Nous gagnons le bord de la route.
--Écoutez et regardez: ici, à cette brèche du petit mur, Falkland a quitté le chemin pour pénétrer sous les cyprès. La femme marchait devant lui. Je ne vous dirai pas à quels signes j'ai reconstitué tout cela: c'est besogne de policier, et besogne facile.... Ils ont enjambé cette fosse ouverte, là. La femme n'était pas grande: elle a sauté à pieds joints. Ici, Falkland l'a rattrapée, et lui a mis sans doute la main sur l'épaule. Elle s'est retournée soudain, et lui a lancé, de bas en haut, un coup de poignard si bien ajusté que le pauvre diable en est tombé roi de mort. Il n'y a pas eu la moindre lutte.

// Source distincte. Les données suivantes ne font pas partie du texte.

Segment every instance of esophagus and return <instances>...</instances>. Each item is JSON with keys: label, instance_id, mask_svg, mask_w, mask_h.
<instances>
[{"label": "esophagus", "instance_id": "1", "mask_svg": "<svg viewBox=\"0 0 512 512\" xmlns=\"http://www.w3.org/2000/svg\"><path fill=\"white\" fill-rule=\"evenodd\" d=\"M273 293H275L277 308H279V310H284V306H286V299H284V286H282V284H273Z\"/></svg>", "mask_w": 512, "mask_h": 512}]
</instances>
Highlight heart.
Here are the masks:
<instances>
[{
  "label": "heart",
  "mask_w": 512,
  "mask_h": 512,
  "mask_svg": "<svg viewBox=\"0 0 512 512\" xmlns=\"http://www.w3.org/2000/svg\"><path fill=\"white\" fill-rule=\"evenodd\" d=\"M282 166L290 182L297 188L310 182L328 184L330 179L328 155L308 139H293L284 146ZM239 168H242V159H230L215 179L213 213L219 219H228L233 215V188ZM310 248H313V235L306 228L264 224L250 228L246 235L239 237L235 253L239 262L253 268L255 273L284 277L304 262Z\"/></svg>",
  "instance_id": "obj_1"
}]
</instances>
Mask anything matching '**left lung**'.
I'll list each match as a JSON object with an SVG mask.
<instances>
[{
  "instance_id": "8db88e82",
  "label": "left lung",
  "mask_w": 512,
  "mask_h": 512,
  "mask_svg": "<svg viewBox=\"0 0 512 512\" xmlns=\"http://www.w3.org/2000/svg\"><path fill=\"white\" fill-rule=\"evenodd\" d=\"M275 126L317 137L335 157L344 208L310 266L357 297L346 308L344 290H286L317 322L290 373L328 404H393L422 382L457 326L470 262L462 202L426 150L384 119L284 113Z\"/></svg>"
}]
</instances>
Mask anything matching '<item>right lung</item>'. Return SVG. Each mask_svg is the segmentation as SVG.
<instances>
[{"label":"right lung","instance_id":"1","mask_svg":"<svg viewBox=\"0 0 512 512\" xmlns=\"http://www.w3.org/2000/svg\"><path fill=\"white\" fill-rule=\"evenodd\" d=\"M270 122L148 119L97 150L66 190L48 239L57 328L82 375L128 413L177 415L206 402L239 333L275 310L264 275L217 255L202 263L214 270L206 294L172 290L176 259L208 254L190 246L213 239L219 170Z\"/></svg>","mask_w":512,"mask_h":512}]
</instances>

Oh! cette femme-là ne manque ni de force ni de souplesse. Son poignard était un vrai bijou,--long comme le doigt,--mais manié de main de maître. La blessure n'a pas saigné quatre gouttes, quoique la lame, entrée au creux de l'estomac, eût filé jusqu'au cœur.
--Alors, c'était un guet-apens?
--Très bien tricoté. La dame en tcharchaf était évidemment au courant de bien des choses. Elle attendait à Iédi-Koulé l'arrivée du train de trois heures. Elle savait un sûr moyen d'attirer sur ses pas l'homme qu'elle voulait tuer.
--Votre Excellence a un soupçon?
--Maschallah! Il se pourrait.... Voyez-vous, monsieur le colonel, trop de personnes avaient intérêt à ce que sir Archibald n'arrivât pas à San Stéphano.... Trop! sa femme, son meilleur ami.... Vous ne comprenez pas? peu importe.... Et tout justement, ces personnes-là n'ignoraient rien des mœurs un peu spéciales de ce même sir Archibald, et savaient à merveille, notamment, l'attrait irrésistible qu'avaient, pour lui, les cimetières turcs, et certaines femmes, soi-disant musulmanes, qui font métier de s'y promener....
--Comment, monsieur le maréchal! Si je vous comprends bien, lady Falkland, pour qui jadis vous marquiez tant d'estime, serait soupçonnée?
--Pas encore, pas encore! Il n'y a, pour l'instant, de soupçonnée qu'une dame turque, qu'une dame en tcharchaf, dont la trace est perdue. Quand cette trace sera retrouvée, nous soupçonnerons d'autres gens.
XL
5 décembre.
L'enterrement de sir Archibald Falkland, à la chapelle d'Angleterre et au cimetière de Férikeuy. Je n'ai pu me dispenser d'y être, Narcisse Boucher lui-même ayant voulu resserrer ainsi l'entente cordiale.